Nov. '44 -- Coming off Mountain. Ed Smith is in the left of the photo wearing a pistol.

Two photographs of my Dad, Edward J. Smith.

My Dad and a buddy in Southern France, Oct. '44.

Unknown GI digging potatoes. Southern France.

Fort Meade Maryland just before going overseas. Ed Smith on right.

Group of Fellas: On the back of this picture, my Dad had written: Tex, Walldo, Lt. or Lu??, Stat (?), Bonner, Olson

Italy 1944. A torn picture with my Dad and a friend. Ed Smith on the right.

Medal Ceremony at which Capt. James received the Purple Heart. Ed Smith in center of picture.

My Mom and Dad at Mayo General Hospital in Michigan, 1945.

Nov. '44 -- My Dad's in this picture. Southern France. (Sorry, not very clear.)

Four pictures labeled "Some of the Boys" -- Preparing for the invasion of Southern France.  There were no names on the backs of the pictures, but they're so clear so I thought I'd send them in case somebody might recognize himself or a loved one.

[Note:  This first photo is also in Mike Kane's pics, see Group 31.]

Uncle Irv Letter -- "Irv" or Herman Smith was my Dad's older brother.
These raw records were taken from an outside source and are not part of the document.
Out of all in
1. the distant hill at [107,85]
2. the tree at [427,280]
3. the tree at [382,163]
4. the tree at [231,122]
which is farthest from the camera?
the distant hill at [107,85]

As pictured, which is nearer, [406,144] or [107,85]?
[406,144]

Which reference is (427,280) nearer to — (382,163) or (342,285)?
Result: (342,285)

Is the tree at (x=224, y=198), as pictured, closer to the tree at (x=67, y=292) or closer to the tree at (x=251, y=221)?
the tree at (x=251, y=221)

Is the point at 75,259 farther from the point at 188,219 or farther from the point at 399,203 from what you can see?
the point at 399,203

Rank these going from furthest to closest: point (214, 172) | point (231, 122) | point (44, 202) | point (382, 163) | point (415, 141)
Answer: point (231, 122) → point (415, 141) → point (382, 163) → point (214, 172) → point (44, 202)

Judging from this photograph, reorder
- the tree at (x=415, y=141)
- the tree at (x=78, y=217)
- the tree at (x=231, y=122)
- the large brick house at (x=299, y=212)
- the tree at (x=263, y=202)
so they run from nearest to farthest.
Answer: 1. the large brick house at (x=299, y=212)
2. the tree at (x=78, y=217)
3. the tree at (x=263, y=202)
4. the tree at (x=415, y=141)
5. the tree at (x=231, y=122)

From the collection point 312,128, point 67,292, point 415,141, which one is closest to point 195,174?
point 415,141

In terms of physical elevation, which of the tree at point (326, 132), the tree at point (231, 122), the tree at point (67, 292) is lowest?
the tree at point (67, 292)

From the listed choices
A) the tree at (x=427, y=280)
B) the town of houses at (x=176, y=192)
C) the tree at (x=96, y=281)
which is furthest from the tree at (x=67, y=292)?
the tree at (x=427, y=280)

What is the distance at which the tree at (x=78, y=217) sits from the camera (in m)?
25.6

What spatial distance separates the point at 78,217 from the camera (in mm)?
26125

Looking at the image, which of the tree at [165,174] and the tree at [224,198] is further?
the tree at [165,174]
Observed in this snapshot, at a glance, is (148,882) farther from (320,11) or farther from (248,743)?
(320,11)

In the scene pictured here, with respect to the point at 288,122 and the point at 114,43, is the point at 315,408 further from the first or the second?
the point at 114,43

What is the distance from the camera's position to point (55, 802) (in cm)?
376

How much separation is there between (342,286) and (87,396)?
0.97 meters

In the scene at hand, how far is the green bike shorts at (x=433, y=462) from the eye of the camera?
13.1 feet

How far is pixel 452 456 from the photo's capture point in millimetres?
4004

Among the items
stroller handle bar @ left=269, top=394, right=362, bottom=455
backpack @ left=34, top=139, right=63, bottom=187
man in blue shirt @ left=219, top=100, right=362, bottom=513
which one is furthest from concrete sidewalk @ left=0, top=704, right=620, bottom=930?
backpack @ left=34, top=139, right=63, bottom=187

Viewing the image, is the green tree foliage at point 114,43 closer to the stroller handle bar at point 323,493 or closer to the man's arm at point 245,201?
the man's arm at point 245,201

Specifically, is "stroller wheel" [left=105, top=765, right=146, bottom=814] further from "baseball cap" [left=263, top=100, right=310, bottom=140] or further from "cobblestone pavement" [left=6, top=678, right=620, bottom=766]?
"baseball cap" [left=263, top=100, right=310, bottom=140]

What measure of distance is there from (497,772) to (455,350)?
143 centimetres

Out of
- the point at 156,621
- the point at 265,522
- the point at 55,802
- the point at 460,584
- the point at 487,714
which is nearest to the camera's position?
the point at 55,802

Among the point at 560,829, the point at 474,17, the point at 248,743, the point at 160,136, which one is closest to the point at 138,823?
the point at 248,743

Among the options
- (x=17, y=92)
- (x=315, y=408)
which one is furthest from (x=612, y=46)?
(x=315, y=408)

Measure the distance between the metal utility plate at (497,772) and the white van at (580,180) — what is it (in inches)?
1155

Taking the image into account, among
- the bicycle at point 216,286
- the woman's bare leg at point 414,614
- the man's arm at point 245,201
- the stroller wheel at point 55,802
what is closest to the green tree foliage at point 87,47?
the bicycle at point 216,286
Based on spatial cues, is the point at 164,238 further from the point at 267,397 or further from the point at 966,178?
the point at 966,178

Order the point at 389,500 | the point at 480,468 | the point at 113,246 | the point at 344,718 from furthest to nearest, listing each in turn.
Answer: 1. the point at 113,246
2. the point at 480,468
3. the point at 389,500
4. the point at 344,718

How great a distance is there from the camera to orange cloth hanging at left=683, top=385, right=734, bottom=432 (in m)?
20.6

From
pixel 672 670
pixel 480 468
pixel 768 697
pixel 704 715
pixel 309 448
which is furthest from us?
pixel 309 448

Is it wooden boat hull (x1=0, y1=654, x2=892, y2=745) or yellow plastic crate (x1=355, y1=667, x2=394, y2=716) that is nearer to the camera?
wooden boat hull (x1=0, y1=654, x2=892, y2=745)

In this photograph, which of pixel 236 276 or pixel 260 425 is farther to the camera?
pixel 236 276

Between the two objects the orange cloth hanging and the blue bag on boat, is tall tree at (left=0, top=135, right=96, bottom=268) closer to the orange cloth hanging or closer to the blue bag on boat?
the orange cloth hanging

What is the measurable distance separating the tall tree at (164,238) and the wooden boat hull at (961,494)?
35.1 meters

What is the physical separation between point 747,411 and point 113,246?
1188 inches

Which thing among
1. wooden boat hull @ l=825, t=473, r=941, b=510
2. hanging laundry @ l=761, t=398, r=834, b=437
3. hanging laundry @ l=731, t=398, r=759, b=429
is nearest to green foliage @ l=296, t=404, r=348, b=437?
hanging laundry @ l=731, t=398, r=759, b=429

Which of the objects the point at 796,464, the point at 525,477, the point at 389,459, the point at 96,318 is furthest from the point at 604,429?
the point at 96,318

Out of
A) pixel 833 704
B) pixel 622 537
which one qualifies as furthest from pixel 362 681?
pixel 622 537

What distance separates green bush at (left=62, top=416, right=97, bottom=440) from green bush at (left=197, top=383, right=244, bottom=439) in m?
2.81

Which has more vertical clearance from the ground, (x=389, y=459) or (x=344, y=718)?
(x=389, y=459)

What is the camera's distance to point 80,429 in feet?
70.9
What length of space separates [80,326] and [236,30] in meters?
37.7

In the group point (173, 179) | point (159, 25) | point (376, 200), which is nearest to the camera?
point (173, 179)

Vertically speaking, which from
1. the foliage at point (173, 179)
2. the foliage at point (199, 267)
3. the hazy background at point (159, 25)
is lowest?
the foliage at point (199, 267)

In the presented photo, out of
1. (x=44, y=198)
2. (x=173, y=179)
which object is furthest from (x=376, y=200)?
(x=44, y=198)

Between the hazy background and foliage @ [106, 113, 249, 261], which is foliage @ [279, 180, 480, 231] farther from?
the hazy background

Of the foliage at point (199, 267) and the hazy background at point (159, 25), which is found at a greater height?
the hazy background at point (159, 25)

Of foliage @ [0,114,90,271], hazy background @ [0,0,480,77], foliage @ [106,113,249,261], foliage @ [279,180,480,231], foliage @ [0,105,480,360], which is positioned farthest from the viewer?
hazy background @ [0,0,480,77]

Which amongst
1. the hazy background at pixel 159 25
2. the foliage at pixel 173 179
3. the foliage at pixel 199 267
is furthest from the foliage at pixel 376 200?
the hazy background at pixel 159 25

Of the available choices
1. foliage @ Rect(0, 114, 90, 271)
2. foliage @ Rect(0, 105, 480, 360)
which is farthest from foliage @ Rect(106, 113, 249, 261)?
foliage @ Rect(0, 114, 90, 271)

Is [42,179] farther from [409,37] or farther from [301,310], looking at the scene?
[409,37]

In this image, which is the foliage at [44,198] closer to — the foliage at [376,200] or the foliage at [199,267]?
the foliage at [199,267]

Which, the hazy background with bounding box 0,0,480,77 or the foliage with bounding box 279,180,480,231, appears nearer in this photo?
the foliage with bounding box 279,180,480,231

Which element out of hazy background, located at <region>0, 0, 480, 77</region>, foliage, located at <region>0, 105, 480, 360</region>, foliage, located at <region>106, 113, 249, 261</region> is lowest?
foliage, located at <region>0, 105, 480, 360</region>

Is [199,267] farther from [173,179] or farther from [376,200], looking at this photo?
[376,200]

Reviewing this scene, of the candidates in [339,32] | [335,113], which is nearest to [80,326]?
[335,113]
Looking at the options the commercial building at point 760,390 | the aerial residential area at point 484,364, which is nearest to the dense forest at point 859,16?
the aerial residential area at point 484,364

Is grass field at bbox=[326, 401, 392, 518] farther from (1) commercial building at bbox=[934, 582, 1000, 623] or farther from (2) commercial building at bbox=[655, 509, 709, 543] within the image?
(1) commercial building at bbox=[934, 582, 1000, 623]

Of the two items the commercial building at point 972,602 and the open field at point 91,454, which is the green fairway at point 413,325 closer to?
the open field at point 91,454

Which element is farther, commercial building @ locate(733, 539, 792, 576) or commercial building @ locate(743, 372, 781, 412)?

He was in the 422nd, I think. Before my Dad and his brother went overseas, they worked out a code because they knew their letters would be censored. When they wrote a letter to each other, if they circled the comma in the salutation, that meant there was a message. The first letter of every tenth word spelled the message. By doing that, they always knew where the other was. At one point, my Dad realized he was within 80 miles of his brother. He managed to get a two-day pass and hitched a ride with the mail carrier and surprised Herman. This letter you see here is a letter my uncle wrote to the gal back in Chicago who edited the Harris Brothers Company newsletter. Both my Dad and uncle worked for Harris Brothers before going into the army. So that's their story, and it's a pretty good one I think.

(From Shirley Catterson, daughter of Edward Smith, D Co.